BRUEGEL, Pieter the Elder
(b. ca. 1525, Brogel, d. 1569, Brussel)

Christ Carrying the Cross

1564
Oil on oak panel, 124 x 170 cm
Kunsthistorisches Museum, Vienna

This is the largest known painting by Bruegel. For Bruegel the composition is unusually traditional. Perhaps because he was treating such a solemn religious event, he adopted a well-known scheme, used previously by Bruegel's Antwerp contemporary, Pieter Aertsen. Christ's insignificance among the crowds is a familiar device of Mannerist painting, as is the artificial placing of Mary and her companions in a rocky foreground, which is deliberately distanced from the dramatic events taking place behind them.

Standing on a small hill in the foreground, the grieving friends of Christ are separated from the teeming detail of this scene, with Christ carrying the cross at its centre, and are thus brought closer to the viewer.
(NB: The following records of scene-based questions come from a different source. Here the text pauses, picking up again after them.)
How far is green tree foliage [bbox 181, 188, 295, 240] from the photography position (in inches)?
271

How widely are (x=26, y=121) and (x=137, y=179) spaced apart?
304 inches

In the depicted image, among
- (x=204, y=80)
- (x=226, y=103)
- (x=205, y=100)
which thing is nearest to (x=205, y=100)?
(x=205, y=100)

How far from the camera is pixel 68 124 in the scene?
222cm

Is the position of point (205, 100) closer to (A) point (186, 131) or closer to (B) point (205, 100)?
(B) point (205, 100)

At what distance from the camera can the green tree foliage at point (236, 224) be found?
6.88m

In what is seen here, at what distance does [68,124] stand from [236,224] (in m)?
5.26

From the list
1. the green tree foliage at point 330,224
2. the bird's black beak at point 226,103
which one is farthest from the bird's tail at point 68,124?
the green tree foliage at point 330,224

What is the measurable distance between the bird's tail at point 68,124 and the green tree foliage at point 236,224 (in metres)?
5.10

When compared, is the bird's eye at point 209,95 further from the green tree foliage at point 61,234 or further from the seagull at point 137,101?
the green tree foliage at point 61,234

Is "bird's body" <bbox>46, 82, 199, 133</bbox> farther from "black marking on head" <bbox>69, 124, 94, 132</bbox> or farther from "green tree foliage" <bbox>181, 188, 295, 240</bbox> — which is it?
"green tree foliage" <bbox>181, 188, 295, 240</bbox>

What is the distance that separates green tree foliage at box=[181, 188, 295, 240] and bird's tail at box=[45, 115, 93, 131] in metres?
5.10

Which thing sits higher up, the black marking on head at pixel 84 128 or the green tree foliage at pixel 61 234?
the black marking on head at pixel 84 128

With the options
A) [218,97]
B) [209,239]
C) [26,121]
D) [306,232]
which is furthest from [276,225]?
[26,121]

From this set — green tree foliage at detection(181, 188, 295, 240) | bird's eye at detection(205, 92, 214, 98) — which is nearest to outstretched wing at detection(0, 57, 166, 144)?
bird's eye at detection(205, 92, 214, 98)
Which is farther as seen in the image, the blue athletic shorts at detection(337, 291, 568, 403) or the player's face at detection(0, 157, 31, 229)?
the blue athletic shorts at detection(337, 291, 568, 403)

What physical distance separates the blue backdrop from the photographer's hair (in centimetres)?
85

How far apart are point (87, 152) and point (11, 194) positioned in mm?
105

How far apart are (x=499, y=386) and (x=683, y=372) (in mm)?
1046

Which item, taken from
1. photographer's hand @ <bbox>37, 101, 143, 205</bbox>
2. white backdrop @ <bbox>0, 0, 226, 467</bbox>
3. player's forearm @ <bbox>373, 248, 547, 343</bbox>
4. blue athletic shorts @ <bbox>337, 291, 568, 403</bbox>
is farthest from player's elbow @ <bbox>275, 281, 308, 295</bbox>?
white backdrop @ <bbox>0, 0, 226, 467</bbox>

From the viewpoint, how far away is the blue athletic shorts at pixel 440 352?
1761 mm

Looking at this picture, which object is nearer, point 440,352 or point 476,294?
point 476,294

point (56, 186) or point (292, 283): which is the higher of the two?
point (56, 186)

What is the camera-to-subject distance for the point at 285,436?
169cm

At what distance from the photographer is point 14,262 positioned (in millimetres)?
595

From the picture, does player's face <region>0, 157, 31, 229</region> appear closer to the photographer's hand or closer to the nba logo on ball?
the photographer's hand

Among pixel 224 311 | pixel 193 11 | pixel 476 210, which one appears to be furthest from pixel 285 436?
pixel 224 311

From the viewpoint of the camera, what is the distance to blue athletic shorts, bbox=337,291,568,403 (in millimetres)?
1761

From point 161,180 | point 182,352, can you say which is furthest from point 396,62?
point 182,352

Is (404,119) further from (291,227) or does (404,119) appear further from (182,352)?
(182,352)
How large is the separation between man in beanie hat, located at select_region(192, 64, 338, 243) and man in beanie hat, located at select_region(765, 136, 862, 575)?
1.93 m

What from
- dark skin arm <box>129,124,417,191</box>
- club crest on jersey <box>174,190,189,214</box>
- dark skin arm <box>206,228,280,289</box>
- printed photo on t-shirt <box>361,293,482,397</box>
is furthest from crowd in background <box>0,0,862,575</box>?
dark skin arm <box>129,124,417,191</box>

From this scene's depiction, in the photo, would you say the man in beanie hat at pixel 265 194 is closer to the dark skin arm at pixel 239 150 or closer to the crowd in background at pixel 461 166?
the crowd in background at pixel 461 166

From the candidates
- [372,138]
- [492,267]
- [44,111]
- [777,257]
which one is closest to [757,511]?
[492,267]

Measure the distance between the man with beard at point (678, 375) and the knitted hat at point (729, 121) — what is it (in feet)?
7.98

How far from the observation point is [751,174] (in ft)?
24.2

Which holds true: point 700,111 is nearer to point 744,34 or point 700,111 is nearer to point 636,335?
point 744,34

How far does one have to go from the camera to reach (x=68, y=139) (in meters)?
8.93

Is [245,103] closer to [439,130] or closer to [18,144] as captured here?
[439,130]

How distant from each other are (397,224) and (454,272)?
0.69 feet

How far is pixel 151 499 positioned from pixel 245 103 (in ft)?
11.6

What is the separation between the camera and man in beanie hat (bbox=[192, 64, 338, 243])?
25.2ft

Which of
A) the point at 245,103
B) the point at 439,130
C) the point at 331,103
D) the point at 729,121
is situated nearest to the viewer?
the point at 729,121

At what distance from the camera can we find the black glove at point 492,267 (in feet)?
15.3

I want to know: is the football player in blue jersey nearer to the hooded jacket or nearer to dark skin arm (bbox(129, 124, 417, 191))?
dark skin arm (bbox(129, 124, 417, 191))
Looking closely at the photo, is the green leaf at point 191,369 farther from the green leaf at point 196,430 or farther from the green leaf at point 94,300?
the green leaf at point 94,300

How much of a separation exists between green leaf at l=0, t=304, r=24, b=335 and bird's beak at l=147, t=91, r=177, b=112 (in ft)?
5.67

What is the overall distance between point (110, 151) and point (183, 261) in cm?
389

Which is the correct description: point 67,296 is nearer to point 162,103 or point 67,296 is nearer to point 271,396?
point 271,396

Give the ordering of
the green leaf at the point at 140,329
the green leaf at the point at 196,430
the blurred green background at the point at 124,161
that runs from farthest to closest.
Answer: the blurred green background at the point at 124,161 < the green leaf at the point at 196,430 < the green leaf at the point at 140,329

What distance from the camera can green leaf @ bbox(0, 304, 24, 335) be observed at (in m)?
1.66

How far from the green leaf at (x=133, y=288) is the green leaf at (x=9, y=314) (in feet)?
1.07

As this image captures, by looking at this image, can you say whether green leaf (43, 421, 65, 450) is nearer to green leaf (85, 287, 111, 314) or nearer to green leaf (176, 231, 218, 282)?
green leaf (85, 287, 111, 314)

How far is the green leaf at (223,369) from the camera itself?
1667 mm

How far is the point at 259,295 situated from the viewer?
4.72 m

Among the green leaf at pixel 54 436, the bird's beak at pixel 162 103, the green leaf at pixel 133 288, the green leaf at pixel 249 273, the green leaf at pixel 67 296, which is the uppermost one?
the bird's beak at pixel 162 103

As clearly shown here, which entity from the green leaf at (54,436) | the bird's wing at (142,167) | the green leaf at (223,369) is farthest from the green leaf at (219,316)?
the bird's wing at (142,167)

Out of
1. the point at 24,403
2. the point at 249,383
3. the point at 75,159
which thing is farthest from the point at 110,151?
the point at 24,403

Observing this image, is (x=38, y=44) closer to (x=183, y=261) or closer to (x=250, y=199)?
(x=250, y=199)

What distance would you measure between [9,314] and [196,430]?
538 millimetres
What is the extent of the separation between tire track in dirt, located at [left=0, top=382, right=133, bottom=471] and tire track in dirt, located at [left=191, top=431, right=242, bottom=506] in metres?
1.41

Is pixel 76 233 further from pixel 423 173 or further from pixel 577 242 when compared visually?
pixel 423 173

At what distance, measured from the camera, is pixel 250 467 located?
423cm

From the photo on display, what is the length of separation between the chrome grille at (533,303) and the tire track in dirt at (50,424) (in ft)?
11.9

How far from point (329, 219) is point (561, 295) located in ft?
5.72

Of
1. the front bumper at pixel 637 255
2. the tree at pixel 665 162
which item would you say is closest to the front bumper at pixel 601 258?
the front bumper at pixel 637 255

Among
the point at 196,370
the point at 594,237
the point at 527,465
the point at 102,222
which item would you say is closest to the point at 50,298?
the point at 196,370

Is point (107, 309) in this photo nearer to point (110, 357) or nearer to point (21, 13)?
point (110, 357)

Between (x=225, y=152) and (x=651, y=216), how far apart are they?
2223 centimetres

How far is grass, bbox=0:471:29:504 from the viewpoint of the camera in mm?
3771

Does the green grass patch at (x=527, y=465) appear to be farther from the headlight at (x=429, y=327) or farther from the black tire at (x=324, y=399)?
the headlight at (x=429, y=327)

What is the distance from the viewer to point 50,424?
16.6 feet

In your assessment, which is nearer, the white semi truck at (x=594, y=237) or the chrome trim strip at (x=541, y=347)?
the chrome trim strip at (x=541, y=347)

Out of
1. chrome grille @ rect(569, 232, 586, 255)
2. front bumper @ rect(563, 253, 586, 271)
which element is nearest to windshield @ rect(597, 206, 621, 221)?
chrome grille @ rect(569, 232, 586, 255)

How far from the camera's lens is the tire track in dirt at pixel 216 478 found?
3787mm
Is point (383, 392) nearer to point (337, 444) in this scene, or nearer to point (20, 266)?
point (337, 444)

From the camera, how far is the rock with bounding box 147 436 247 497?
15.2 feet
The style of their depiction, going back to Rogier van der Weyden's paintings, also removes them from the more contemporary representation of the crowd. St John and the saint on the right (and the two mourners a little further back) originated in Rogier's Deposition (Prado, Madrid), which Bruegel can have known only from copies, since the painting itself had been taken to Spain around the middle of the 16th century.

In the background, we can make out a Flemish Jerusalem on the left and the hill of Calvary on the right, with a rock and windmill of unknown significance between them.